You can launch the Docker box in any environment including public, private clouds or a datacenter. Here we launch the ElasticSearch Docker box in AWS. In the ElasticSearch box page, click Deploy. Choose a deployment policy box that contains deployment settings for a cloud provider and optionally add tags, auto schedule the container, and specify other metadata.

Deploy a Docker Container

Expand ElasticSearch to see all the variables from the docker box. See how you can change deployment values before deploying. Click Deploy to launch the box.

Limitations with Using Docker

Note these limitations when using Docker in ElasticBox.

  • A docker box can install one image per container on an instance.
  • Dockerfile Docker commands don’t support arguments or flags. That said, you can pass arguments through the ENTRYPOINT command.
  • When using the VOLUME command, you can store data in directories on the container, but can’t mount or map them to the host filesystem.
  • Deploy Docker using these supported Linux distributions: Ubuntu 15.04, Ubuntu 14.10, Ubuntu 14.04, Ubuntu 13.10, Ubuntu 13.04, Ubuntu 12.10, CentOS, Red Hat Enterprise Linux 6.5 or later, Fedora.

Managing the Lifecycle of Docker Containers

You can manage the lifecycle of Docker containers like any other box.

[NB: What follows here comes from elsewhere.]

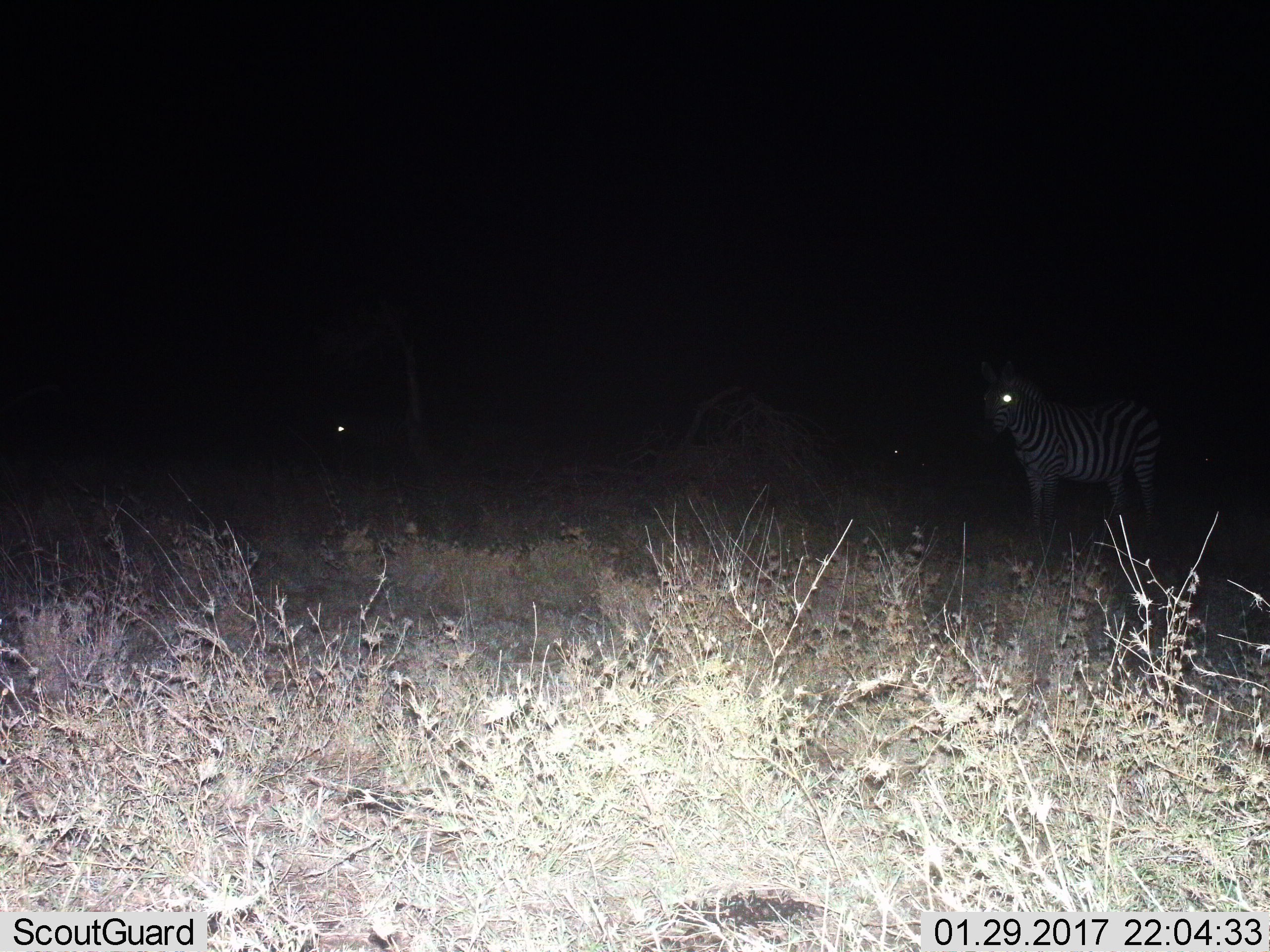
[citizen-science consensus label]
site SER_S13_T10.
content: unidentified animal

This means after deploying, you can change the Dockerfile configuration and relaunch it in the same instance using the instance lifecycle editor. Go to the instance page and click Lifecycle Editor.

Launch Lifecycle Editor

In the editor, you can edit the Dockerfile, variables, and use the actions drop-down to relaunch changes in the instance. To process these actions on the container in the backend, we run Docker daemon commands such as BUILD, RUN, KILL, and REMOVE.

Edit Docker Configuration in the Instance

Here’s what happens when you reinstall or reconfigure:

  • Reinstall recreates the container on the instance.
  • Reconfigure launches a new container replacing the existing one.